» What to do: Leave out the images and repeat the listing below without a single change.

» Data to use:
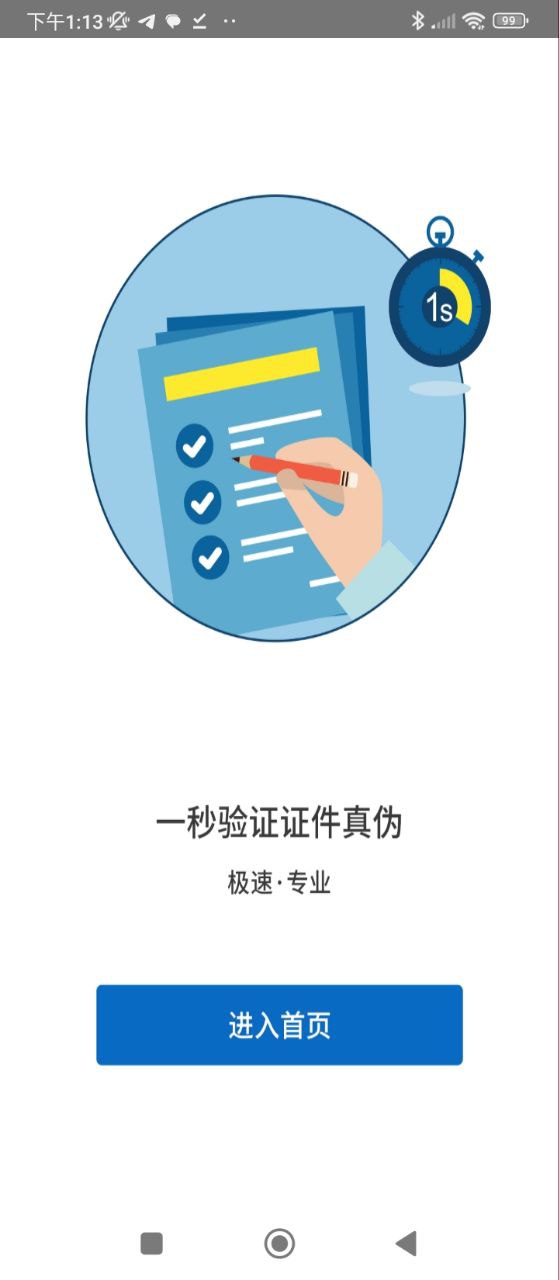 身份证扫描安卓下载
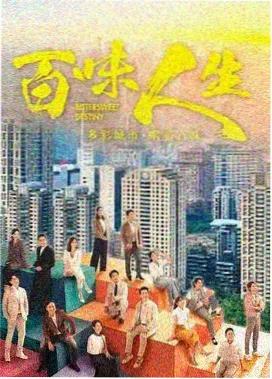 智齿 剧照
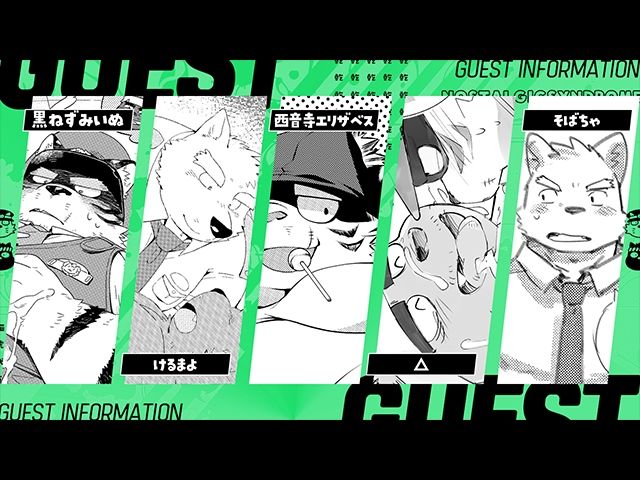 乾巡査と猫里くんのお祭！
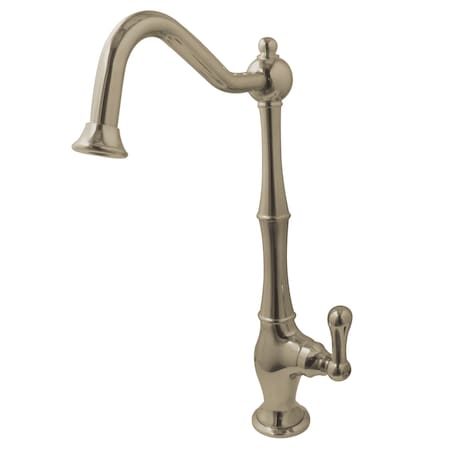 KS1198AL Single Handle Water Filtration Faucet MPN:KS1198AL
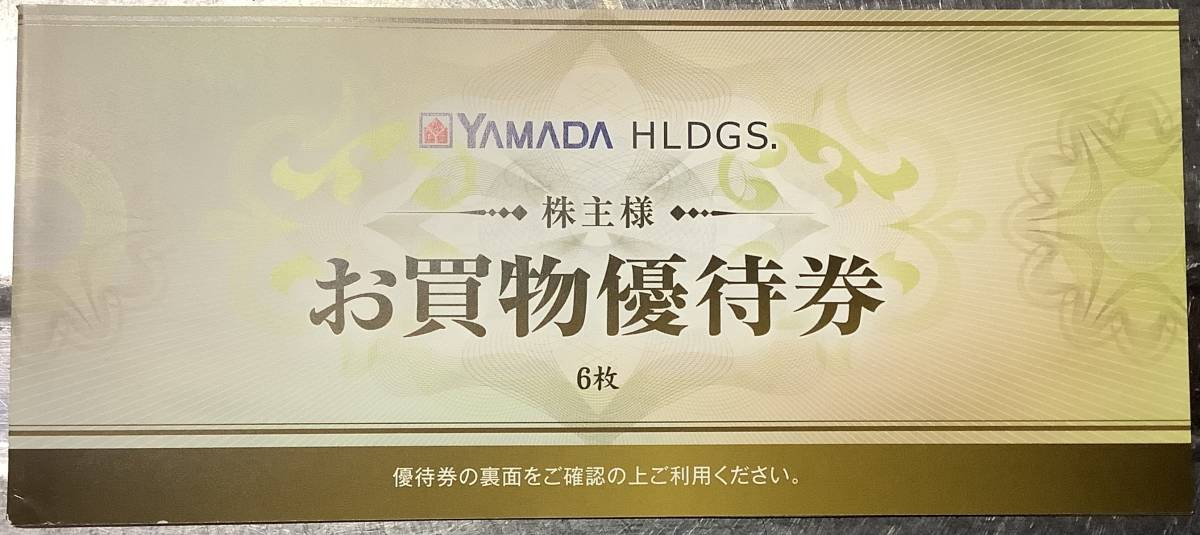 【送料無料】ヤマダ電機 株主優待券 3000円分【有効期間2024年6月30日迄】_画像1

» Exercise solution:
 身份证扫描安卓下载
 智齿 剧照
 乾巡査と猫里くんのお祭！
 KS1198AL Single Handle Water Filtration Faucet MPN:KS1198AL
 【送料無料】ヤマダ電機 株主優待券 3000円分【有効期間2024年6月30日迄】_画像1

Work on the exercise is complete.